Luke held open the door.

Ruthann pushed past Missy. “Why didn’t she stop him?”

“She was busy with a patient—”
            Ruthann had already taken off down the hall in a jog. “Trevor!”

For crying out loud, the kid was probably pilfering someone’s candy supply. Luke hotfooted it down the hall, peering into rooms, wincing now and again at the inhabitants. Please God, he never wanted to be that helpless again.

His sister’s voice echoed down the halls. Perfect. Maybe they could make the newspaper. The Normandy Voice was always looking for juicy stories.

Especially if they involved Luke Alexander.

He passed by the side double doors leading out to the parking lot and out of his periphery, he glimpsed a gray blur. Oh…no—

Turning, he sprinted to the door, banged it open.

Sure enough, Trevor-the-Terror Andretti was making for the parking lot on his stolen wheels.

“Trevor!”

The kid paid him no mind, wheeling fast as he sailed off the handicap access into the lot. He shot past the few cars at the curb and was out into the smooth pavement, wheeling along with abandon.

Whee!

Luke broke into a run. “Trevor!”

            Because it wasn’t enough that Trevor was joyriding with the property of the Normandy Ridge Residence Center, but of course, was heading straight for trouble in the inclined drive toward the highway.

“Trevor, stop –”

But no, as Trevor put out his hand to stop the chair, it ripped at his arm, and he let out a howl.
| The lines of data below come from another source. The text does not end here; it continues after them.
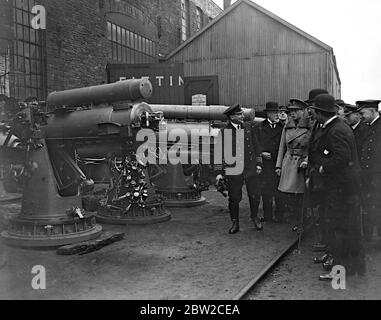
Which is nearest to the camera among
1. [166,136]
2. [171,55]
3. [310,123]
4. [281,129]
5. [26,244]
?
[26,244]

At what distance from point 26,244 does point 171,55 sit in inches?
595

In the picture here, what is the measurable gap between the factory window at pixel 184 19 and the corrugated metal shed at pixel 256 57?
383 centimetres

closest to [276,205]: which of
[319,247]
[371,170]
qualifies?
[319,247]

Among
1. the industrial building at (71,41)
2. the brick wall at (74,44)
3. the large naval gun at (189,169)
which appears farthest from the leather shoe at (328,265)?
the brick wall at (74,44)

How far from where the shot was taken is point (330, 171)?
4480 millimetres

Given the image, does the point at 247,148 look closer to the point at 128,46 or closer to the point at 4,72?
the point at 4,72

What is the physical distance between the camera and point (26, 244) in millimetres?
5730

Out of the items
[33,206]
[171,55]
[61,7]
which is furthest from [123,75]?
[33,206]

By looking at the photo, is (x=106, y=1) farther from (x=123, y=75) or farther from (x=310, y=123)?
(x=310, y=123)

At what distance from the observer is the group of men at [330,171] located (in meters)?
4.45

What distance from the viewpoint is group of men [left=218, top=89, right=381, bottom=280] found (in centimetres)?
445

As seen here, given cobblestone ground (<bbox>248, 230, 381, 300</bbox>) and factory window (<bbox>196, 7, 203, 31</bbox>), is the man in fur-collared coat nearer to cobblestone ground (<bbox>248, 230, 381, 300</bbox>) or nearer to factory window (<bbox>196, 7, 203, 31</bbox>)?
cobblestone ground (<bbox>248, 230, 381, 300</bbox>)

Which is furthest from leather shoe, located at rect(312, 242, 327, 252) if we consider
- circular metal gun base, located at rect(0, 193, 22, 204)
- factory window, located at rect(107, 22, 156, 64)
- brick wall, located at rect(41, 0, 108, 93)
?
factory window, located at rect(107, 22, 156, 64)
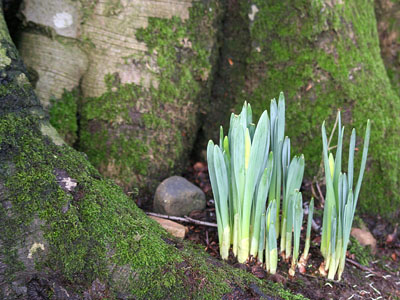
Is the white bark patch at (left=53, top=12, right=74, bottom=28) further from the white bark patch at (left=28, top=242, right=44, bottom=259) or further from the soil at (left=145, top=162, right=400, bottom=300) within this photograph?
the white bark patch at (left=28, top=242, right=44, bottom=259)

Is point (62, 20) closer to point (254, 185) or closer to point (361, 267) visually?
point (254, 185)

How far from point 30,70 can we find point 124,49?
0.60 metres

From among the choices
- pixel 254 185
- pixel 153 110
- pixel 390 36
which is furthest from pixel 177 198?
pixel 390 36

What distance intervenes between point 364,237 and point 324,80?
1068 millimetres

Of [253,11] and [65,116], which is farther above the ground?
[253,11]

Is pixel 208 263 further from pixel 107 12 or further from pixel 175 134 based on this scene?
pixel 107 12

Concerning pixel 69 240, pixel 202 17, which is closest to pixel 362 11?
pixel 202 17

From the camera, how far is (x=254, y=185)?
6.09ft

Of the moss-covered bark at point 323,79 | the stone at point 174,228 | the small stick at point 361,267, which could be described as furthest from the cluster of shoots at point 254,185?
the moss-covered bark at point 323,79

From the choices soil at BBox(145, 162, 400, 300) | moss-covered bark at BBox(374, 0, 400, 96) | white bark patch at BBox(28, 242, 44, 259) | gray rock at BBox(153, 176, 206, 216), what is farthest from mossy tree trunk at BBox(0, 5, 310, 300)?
moss-covered bark at BBox(374, 0, 400, 96)

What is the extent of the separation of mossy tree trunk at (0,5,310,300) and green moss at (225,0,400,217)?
1.34m

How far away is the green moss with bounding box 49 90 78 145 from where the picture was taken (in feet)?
8.27

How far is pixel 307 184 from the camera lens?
2.79 meters

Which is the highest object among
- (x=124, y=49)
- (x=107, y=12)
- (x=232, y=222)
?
(x=107, y=12)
And of course, now he’d lost control of the wheels, set on a careening trajectory straight into death.

 “Trevor, jump!”

            A scream behind him—Ruthann had found them.

Luke peeled out into a full-run, his heart already ten lengths ahead of him as Trevor turned, holding onto the back of the chair, his big eyes now full of terror. “Help, Uncle Luke!”

            Luke lunged for the chair, managed to bang it.

It shot out of his reach.

            Brakes squealed, horns, the sound of metal crunching—

Just as the wheelchair hit the barrier between pavement and asphalt, Luke hooked Trevor around the chest and dove.

            Skin peeled from his arms, embedding gravel as he skidded into the ditch along the highway, grinding mud into his pores, his hair, his back.  He clutched Trevor to his chest.

Ten feet away, two cars had collided, the wheelchair crumpled beneath the bumper of a third.

Trevor struggled in his arms, but Luke held him tight, staring at the gray, sunless sky. Breathing. Alive.

            Alive.

      And, at the end of the day, that was probably the most important part, right?